## Ejercicio escrito
Reproduce sin cambios las filas que van desde la que contiene "Starting at furthest" hasta el final, ambas incluidas, y ninguna otra.

## Filas proporcionadas
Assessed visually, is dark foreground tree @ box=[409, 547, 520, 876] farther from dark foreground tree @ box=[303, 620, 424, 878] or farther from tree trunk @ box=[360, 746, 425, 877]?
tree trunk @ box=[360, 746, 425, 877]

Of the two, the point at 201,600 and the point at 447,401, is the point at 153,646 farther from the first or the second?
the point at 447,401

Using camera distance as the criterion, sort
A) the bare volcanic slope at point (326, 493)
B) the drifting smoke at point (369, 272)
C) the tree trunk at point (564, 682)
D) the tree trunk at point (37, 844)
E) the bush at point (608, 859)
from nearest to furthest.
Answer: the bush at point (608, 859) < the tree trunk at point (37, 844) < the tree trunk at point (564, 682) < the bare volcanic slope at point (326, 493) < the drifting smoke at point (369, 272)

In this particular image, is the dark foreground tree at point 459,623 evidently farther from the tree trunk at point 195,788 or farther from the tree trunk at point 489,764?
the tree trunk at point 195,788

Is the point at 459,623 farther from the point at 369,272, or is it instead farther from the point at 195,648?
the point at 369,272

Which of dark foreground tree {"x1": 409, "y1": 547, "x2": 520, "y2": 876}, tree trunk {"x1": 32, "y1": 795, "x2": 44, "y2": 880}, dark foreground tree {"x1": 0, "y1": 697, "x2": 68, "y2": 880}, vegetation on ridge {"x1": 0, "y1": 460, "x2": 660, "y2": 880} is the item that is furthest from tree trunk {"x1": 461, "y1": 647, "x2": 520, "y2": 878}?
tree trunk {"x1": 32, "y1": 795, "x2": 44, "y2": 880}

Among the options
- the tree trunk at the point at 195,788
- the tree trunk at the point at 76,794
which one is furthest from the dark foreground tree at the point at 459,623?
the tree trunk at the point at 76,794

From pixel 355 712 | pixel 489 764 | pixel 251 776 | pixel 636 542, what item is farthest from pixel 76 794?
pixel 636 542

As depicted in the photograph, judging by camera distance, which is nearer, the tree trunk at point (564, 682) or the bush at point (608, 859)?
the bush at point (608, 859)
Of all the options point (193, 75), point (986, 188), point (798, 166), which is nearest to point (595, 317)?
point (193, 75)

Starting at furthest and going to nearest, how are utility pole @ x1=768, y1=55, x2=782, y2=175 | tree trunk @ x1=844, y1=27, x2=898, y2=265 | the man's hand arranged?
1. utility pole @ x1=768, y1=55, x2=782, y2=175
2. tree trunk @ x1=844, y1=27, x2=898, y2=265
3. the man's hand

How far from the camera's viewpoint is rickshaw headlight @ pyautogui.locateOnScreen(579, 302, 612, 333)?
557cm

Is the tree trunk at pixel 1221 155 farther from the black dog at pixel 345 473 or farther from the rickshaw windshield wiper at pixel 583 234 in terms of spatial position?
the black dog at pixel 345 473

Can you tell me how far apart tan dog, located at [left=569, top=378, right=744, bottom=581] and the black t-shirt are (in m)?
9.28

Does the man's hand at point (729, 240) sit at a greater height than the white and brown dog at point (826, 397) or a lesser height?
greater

## Respuesta
Starting at furthest and going to nearest, how are utility pole @ x1=768, y1=55, x2=782, y2=175 | tree trunk @ x1=844, y1=27, x2=898, y2=265 | the man's hand arranged?
1. utility pole @ x1=768, y1=55, x2=782, y2=175
2. tree trunk @ x1=844, y1=27, x2=898, y2=265
3. the man's hand

How far from the camera's viewpoint is rickshaw headlight @ pyautogui.locateOnScreen(579, 302, 612, 333)?
557cm

Is the tree trunk at pixel 1221 155 farther from the black dog at pixel 345 473 or farther from the rickshaw windshield wiper at pixel 583 234 in terms of spatial position?
the black dog at pixel 345 473

Can you tell me how far apart tan dog, located at [left=569, top=378, right=744, bottom=581] and the black t-shirt are (in m)?
9.28

Does the man's hand at point (729, 240) sit at a greater height than the white and brown dog at point (826, 397) or a lesser height?
greater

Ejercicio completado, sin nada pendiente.